Haro sur les humoristes!

Publié le 31 décembre 2021

Blanche Gardin dans la bande-annonce de la série « La meilleure version de moi-même ». – © Canal+ Séries

Après Claude-Inga Barbey, voici Blanche Gardin clouée au pilori de la nouvelle bien-pensance. Accusée d’être «une machine de guerre contre le féminisme», le vrai, «le féminisme militant, le féminisme radical, d'aujourd'hui». C’est Daniel Schneidermann, autrefois excellent journaliste, qui lance la chasse sur son site «Arrêts sur image». Broutilles au regard de l’histoire? Pas sûr.

On n’a pas tout dit sur la vindicte qui a frappé Claude-Inga Barbey. Sa vidéo mettait le doigt sur une crainte justifiée, le traçage tous azimuts dans une version soft de ce qui se passe en Chine. Parler de racisme est aberrant. Les humoristes ont droit à la caricature. Les Suisses allemands ne grimpent pas aux rideaux parce qu’un rigolo de cantine lâche le mot «bourbines», pas plus que les Genevois traités de «grandes gueules». On peut rire ou pas. Mais la grandiloquence indignée a de quoi inquiéter sur ce que deviennent nos libertés. Entendre Martine Brunschwig Graf, cette ancienne magistrate de haut vol, aujourd’hui présidente de la Commission fédérale contre la racisme, prendre des grands airs affligés à propos de Claude-Inga, cela indique que quelque chose se détraque dans nos têtes. Une nouvelle morale envahit tout. Plus le droit de mimer un visage chinois, plus le droit à l’autodérision grinçante, plus le droit d’ironiser sur les nouveaux tabous écolo-féministes… Les gardien du nouveau temple veillent. Aussi absolutistes que ceux d’antan au sein de l’Eglise ou des idéologies totalitaires. Comme dit Blanche Gardin: «Dieu est mort et nous devenons pour nous-mêmes nos propres prophètes à vénérer, nos disciples à guider vers la bonne voie, nos victimes à plaindre. Penser contre l’époque ne signifie pas forcément la dévaloriser.»

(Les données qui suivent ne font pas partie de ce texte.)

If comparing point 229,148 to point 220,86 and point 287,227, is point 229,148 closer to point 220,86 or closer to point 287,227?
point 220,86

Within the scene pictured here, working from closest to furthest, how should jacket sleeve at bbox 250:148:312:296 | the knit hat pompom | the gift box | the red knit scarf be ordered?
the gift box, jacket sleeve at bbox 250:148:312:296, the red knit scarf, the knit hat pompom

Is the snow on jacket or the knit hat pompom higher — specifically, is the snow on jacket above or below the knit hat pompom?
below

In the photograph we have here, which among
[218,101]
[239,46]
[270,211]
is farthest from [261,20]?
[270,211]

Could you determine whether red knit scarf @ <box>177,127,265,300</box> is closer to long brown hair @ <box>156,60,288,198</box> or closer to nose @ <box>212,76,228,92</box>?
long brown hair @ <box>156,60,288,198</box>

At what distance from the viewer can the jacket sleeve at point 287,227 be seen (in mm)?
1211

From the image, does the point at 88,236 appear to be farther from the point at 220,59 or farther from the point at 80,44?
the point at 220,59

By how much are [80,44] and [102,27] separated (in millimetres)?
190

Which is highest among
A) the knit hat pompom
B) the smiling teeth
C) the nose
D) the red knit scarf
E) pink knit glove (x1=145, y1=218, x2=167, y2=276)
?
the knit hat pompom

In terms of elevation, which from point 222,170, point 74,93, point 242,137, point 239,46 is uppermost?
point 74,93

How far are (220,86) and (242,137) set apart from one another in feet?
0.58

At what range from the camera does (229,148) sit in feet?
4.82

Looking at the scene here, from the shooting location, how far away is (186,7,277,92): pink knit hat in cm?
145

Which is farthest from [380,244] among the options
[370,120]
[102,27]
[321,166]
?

Que lui est-il arrivé? Dans sa mini-série «La meilleure version de moi-même», diffusée sur Canal Plus, Blanche Gardin incarne son propre rôle dans une autofiction totalement délirante. Souffrant de terribles troubles intestinaux, l’actrice va voir naturopathe, hydrothérapeute, chaman et magnétiseur qui la conduisent à changer de vie. Blanche s’«éveille», se conscientise, s’adonne aux médecines douces et «écoute son corps». Elle se fait diagnostiquer «neuroatypique haut potentiel»… Dans un exercice acrobatique, elle se moque d’elle-même, de ses névroses et des manies de l’époque. Il faut dire qu’elle ose tout, elle parle beaucoup de caca et de sexe. Elle rit de tout, de ses propres dérives et de celles des autres, elle fait rire son public et en fait fuir une partie. C’est le jeu!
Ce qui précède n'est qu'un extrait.